Saturday, August 6, 2011

Beat the Back-to-School Jitters: Kim from Stories Lead the Way--Back To School Jitters - We All Have Them

Thanks to Kim from Stories Lead the Way for this post!

Back To School Jitters - We All Have Them

When August rolls around, everyone who is involved with the business of back to school gets the jitters. From school administration, to teachers, to parents and kids everyone gears up for the anticipation, worries and general excitement that a new year brings. Teachers ask themselves "Will I be able to handle the challenges of meeting all the needs of all my students who walk through the door?" Parents wonder "Will the teacher be good? Will they adore my child? Will they be able to handle my child's abilities?" Kids react differently. Some of them don't get too cooked up about back to school - it is just another day. While others need the right notebook, perfect outfit and all the accessories that they haul off to school in their backpacks.

For kids who are on the spectrum, there is so much more to think through when making a transition to a new classroom, with new kids, new teachers and new systems. This story is for parents who are facing these issues and hopefully will provide you with a few tips and tricks that will alleviate some of the jitters that you are feeling about dropping your sweet child off for another year of school.

It's that time of the year when parents get the jitters about sending their child off to school. As a parent, you can handle your child and do a good job with them, but they need so much more. School is where they really learn about the world. They learn from other adults, kids and rich curriculum. It is where they become who they are, just like any other kid. It's okay to be concerned or worried a bit. That is natural. All parents worry about how their child will do in school. Go easy and have great faith in the professionals that will be working with your child. If you are concerned about something or have questions about certain things, ask them. It is a teacher's job to work with you as well and it has never been easier to stay in contact with them.

+---+

§ What you need to do:
1) In the back-to-school post, when does everyone involved with back to school get the jitters?
2) Write out the back-to-school post word for word between "When August rolls" and "in their backpacks.", inclusive.

§ Source material:
+---+

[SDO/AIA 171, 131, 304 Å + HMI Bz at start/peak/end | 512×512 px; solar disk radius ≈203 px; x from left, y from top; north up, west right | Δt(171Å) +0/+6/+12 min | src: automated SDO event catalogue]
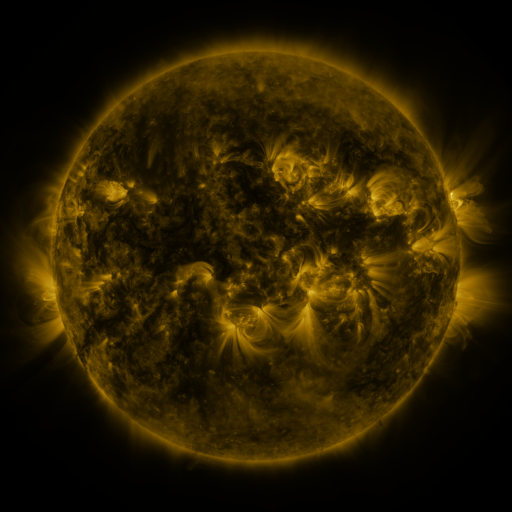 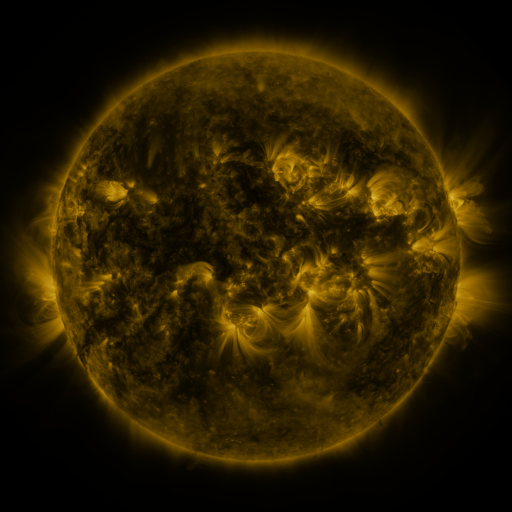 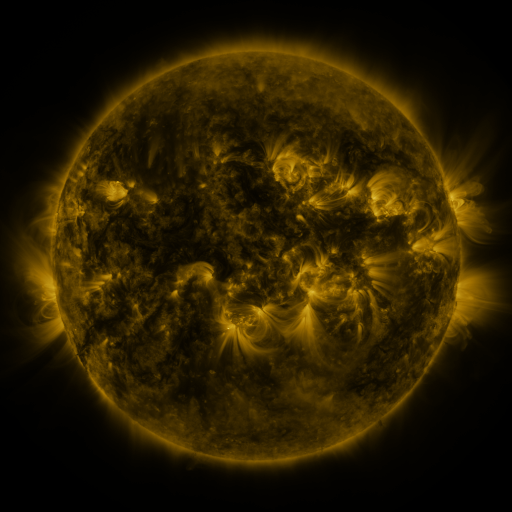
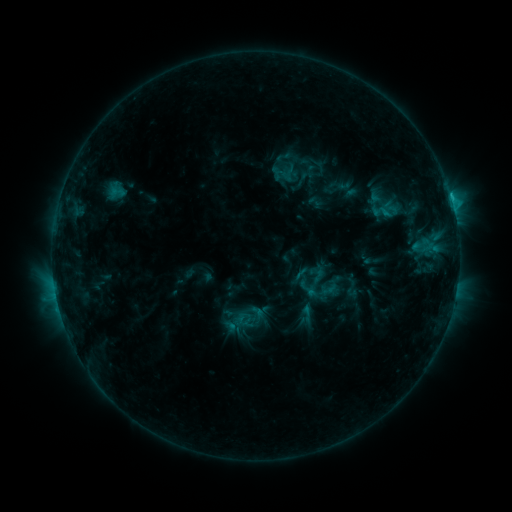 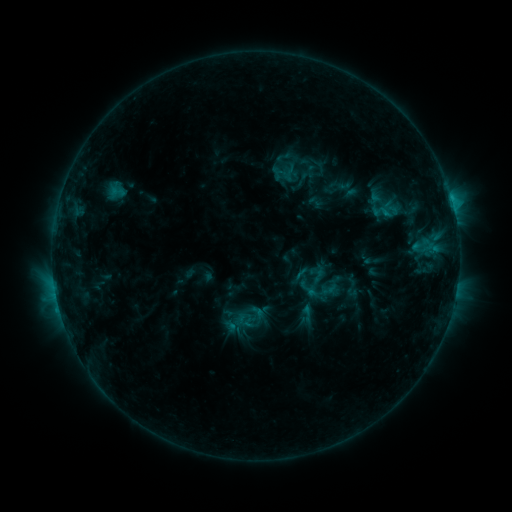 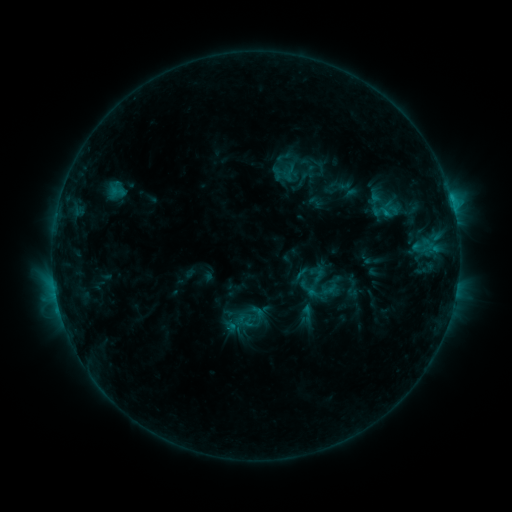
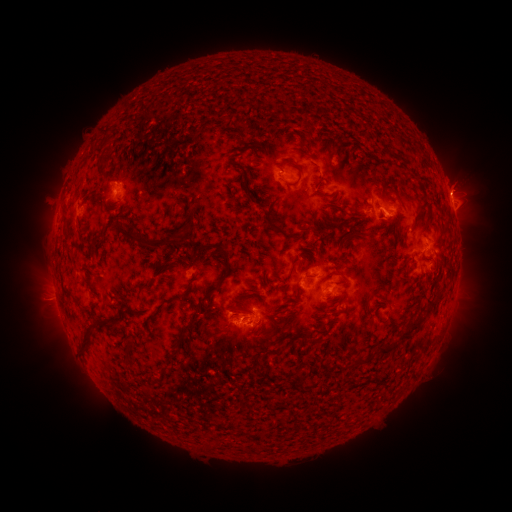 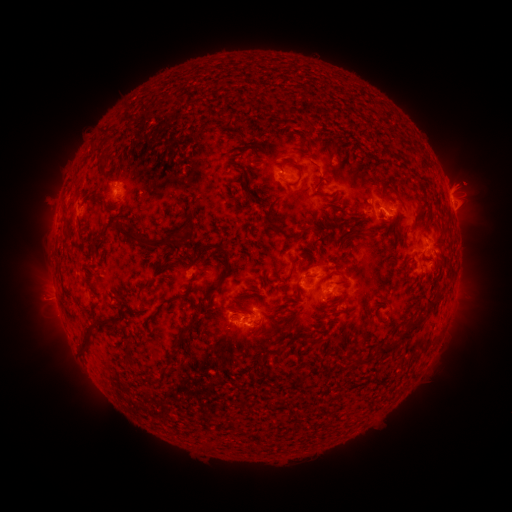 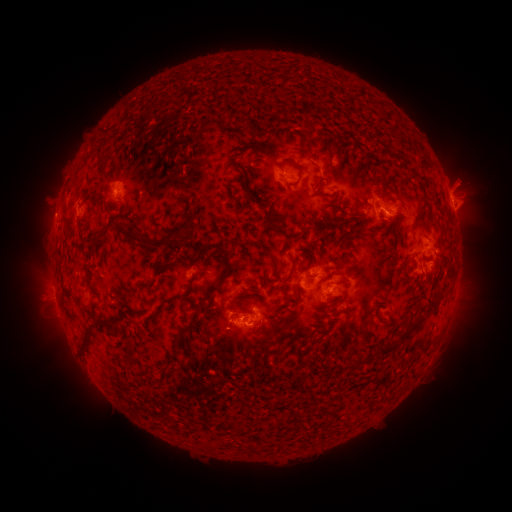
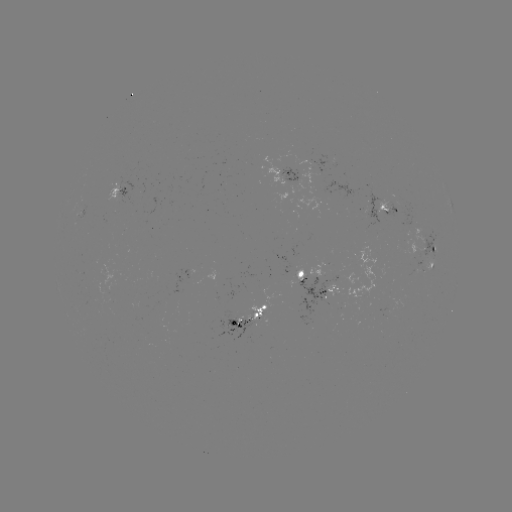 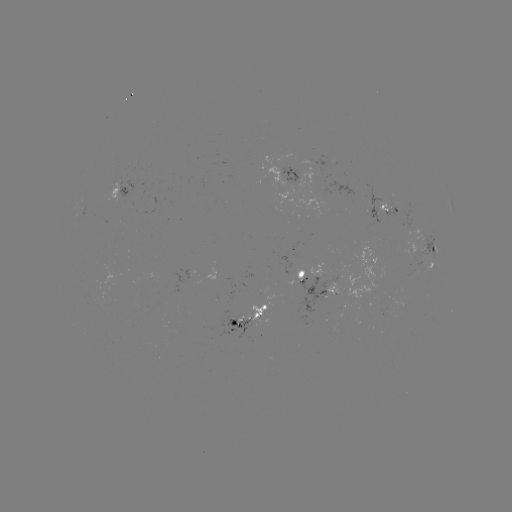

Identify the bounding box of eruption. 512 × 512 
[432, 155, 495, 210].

+---+

§ Expected results:
1) When August rolls around.

2)
When August rolls around, everyone who is involved with the business of back to school gets the jitters. From school administration, to teachers, to parents and kids everyone gears up for the anticipation, worries and general excitement that a new year brings. Teachers ask themselves "Will I be able to handle the challenges of meeting all the needs of all my students who walk through the door?" Parents wonder "Will the teacher be good? Will they adore my child? Will they be able to handle my child's abilities?" Kids react differently. Some of them don't get too cooked up about back to school - it is just another day. While others need the right notebook, perfect outfit and all the accessories that they haul off to school in their backpacks.